*TEXT PASSAGE:*
◇ ◇ ◇ ◇ ◇ ◇ ◇

First of all, it doesn't matter at all where exactly you inject the voltage on the same line, as long as you're sure it's the correct line, you're good (a proof of which is a fixed 0.00V on the line). Can be a resistor, a cap, an SMD chip, whatever, all the same, they're all connected to each other. There is very little chance that you will inject the voltage exactly into the component which is shorted, but I only heard stories of that, never happened to me in several years of experience.

Second of all, start with injecting something like 1V with 1A limit, if it immediately draws max current and pulls power supply voltage down, you may want to increase current limit to 1.5A or 2A. If the current is not hitting the ceiling, you can turn the voltage up to 2V. After that while the power is still applied and the short is wasting precious milliamps, you can start touching the board everywhere in an attempt to find the warm spot (as you probably know if you know that you should inject voltage). If nothing shows up, add a little more voltage and current. You don't want to send 3A right away, you may damage traces which are not designed to carry high current. They can take an amp or two for 10-15 seconds with no harm, so basically apply power, touch-touch-touch-touch, shut down, wait 5 sec, apply for 10-15 sec again. The more current it pulls, the shorter time you apply power. If it's some 3Amps, it's better to apply it for 5 seconds max with 5 seconds pause. Apply - touch-touch-touch in some area, turn off. If still nothing shows up, you can actually touch it with lips, sometimes some thick beefy caps don't get very hot and you can't find them immediately, it's fine (but usually you can immediately tell and it's really hot). You'll find warmer place. Sometimes you can also kinda think that something is warm, but it's your brain tricking you, and you have only probably warmed some capacitor up by holding fingers on it.

◇ ◇ ◇ ◇ ◇ ◇ ◇

*YOUR GOAL:*
From the passage on finding a short by injecting voltage, list the components it names as places where the voltage can be injected on the line.

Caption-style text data
◇ ◇ ◇ ◇ ◇ ◇ ◇

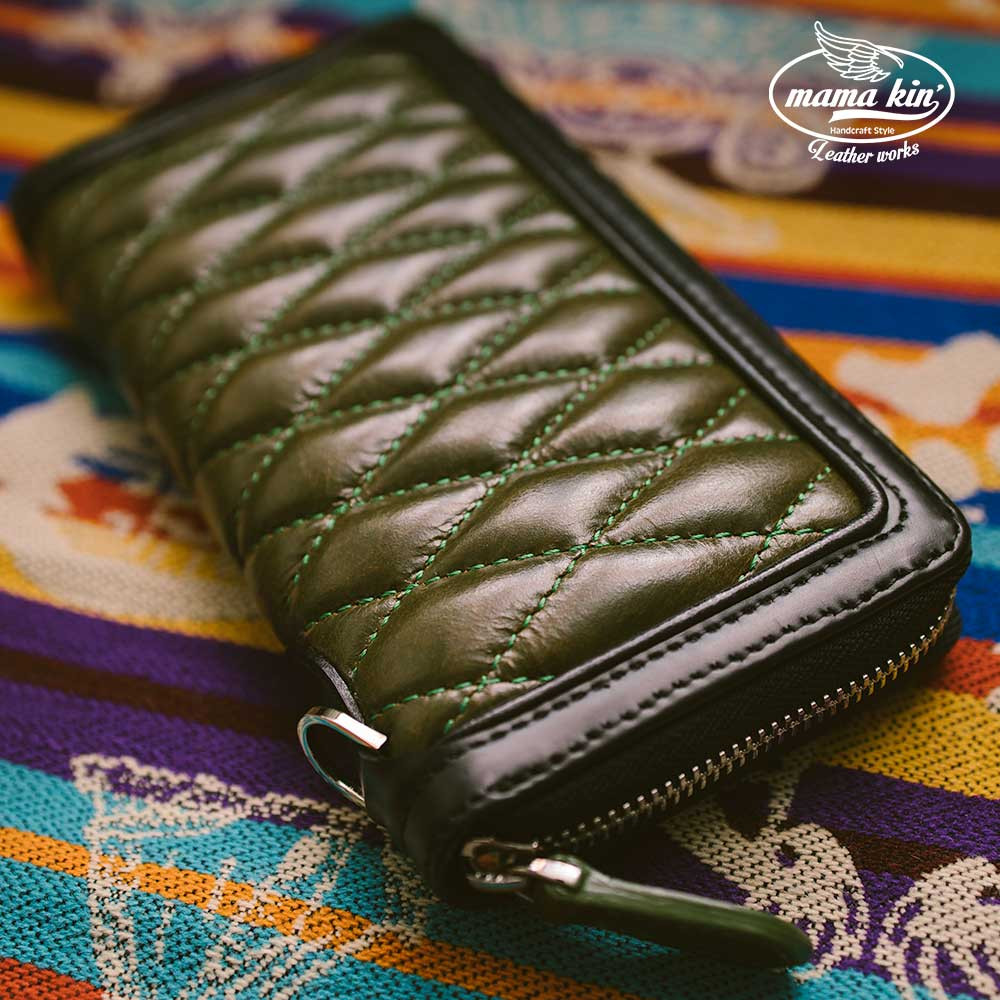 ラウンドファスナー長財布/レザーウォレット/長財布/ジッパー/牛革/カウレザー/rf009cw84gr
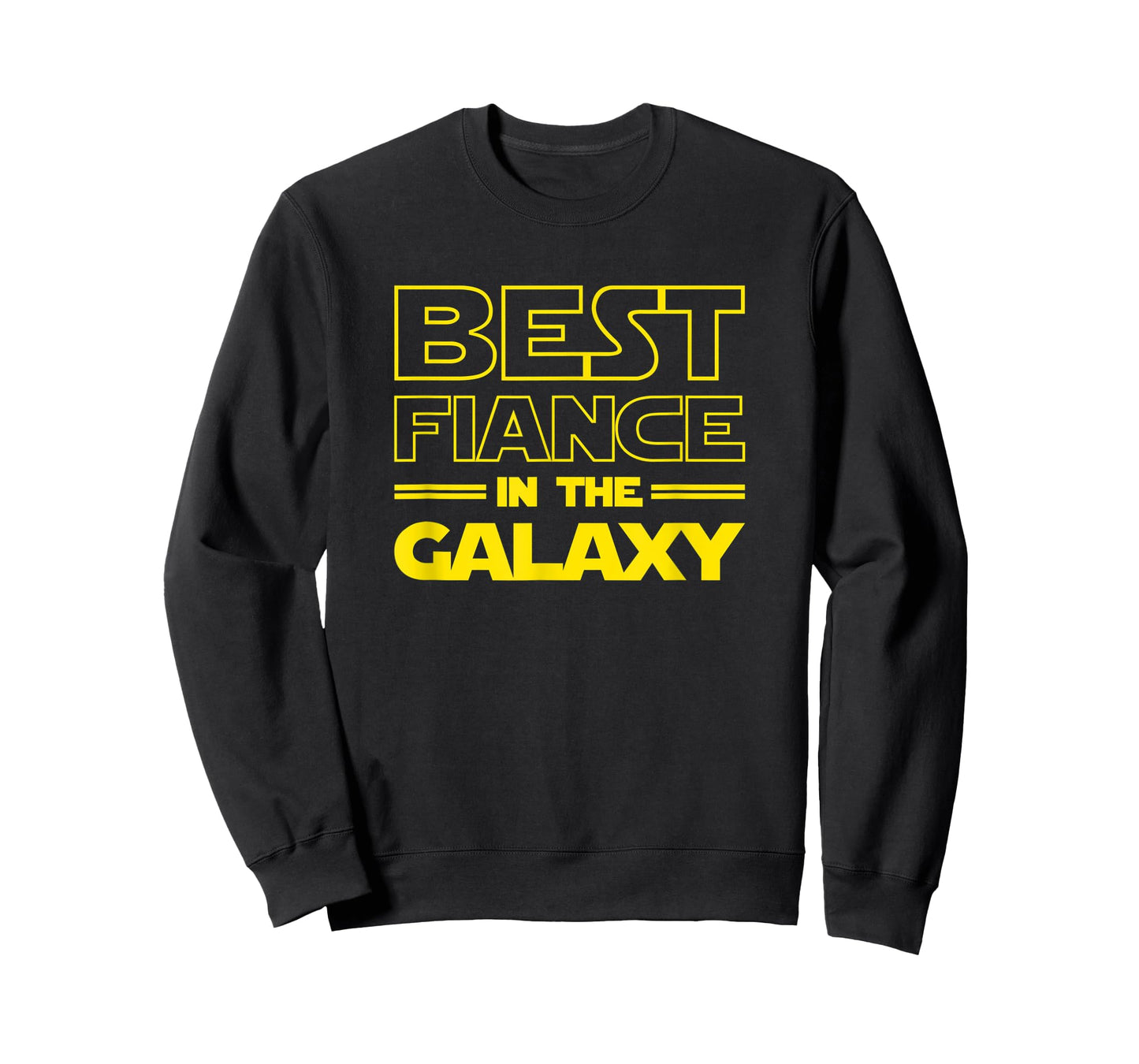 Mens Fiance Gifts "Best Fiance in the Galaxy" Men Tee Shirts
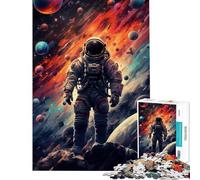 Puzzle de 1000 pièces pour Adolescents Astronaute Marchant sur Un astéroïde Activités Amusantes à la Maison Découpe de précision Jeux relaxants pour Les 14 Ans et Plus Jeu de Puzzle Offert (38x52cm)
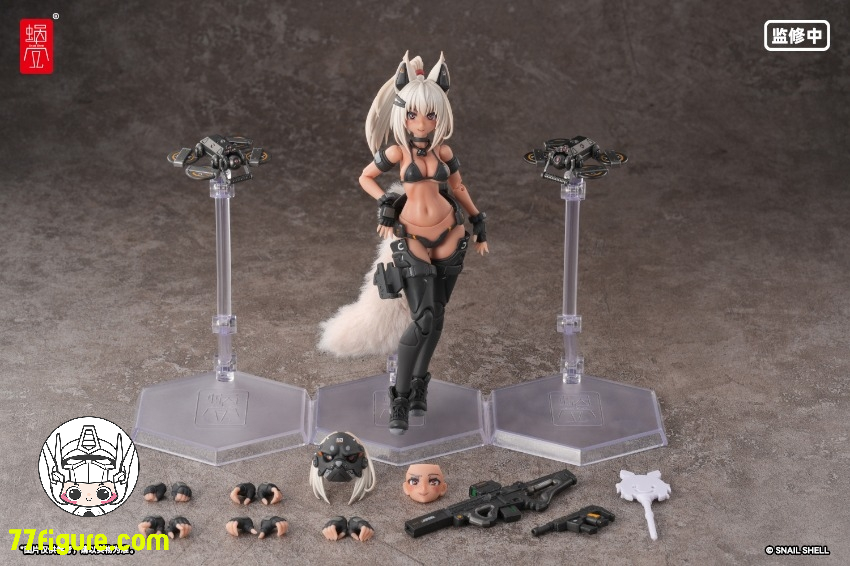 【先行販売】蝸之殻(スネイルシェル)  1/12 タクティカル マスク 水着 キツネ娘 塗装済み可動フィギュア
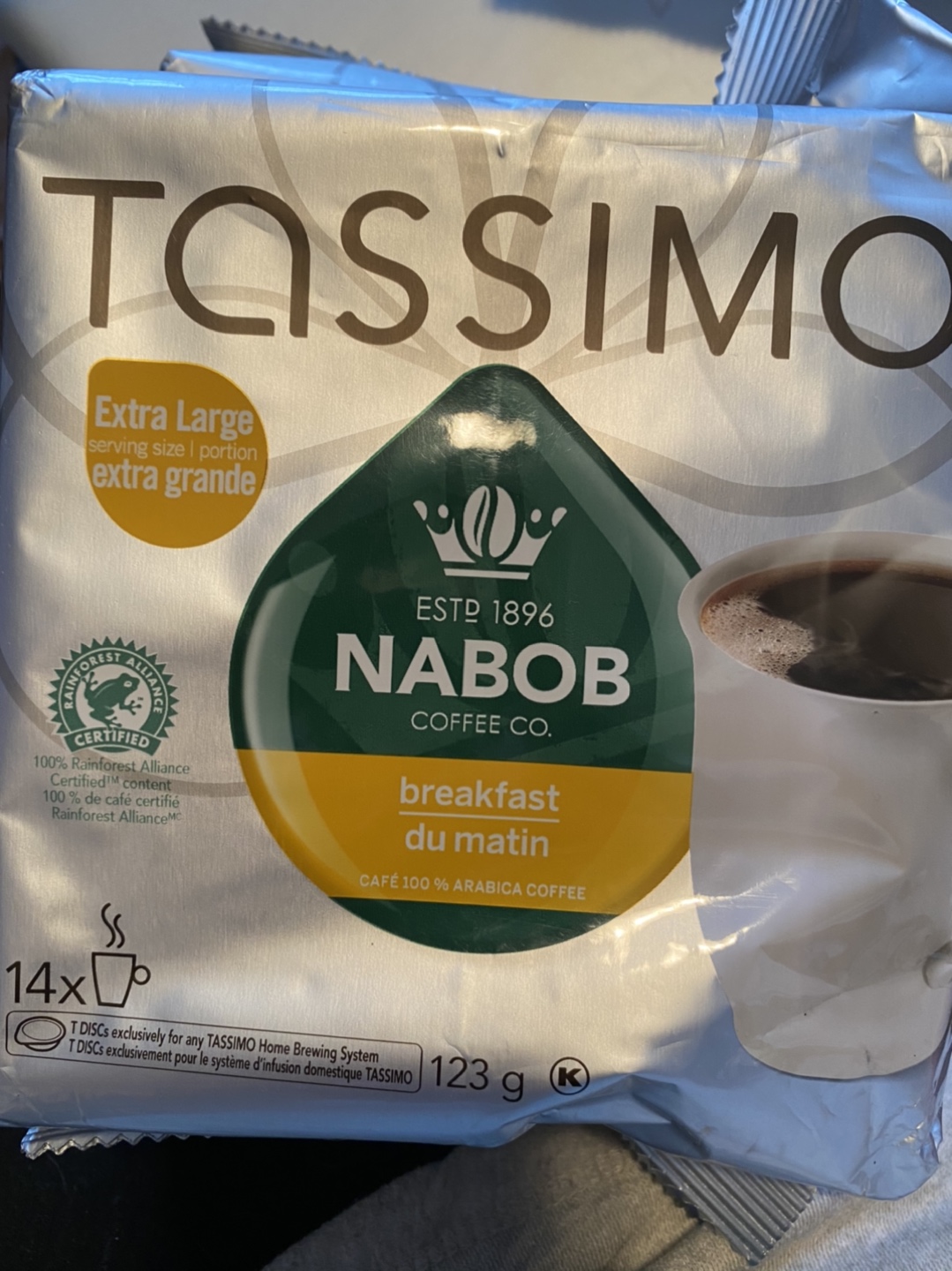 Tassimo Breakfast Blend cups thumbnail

◇ ◇ ◇ ◇ ◇ ◇ ◇

*ANSWER TO THIS PROBLEM:*
- A resistor
- A cap
- An SMD chip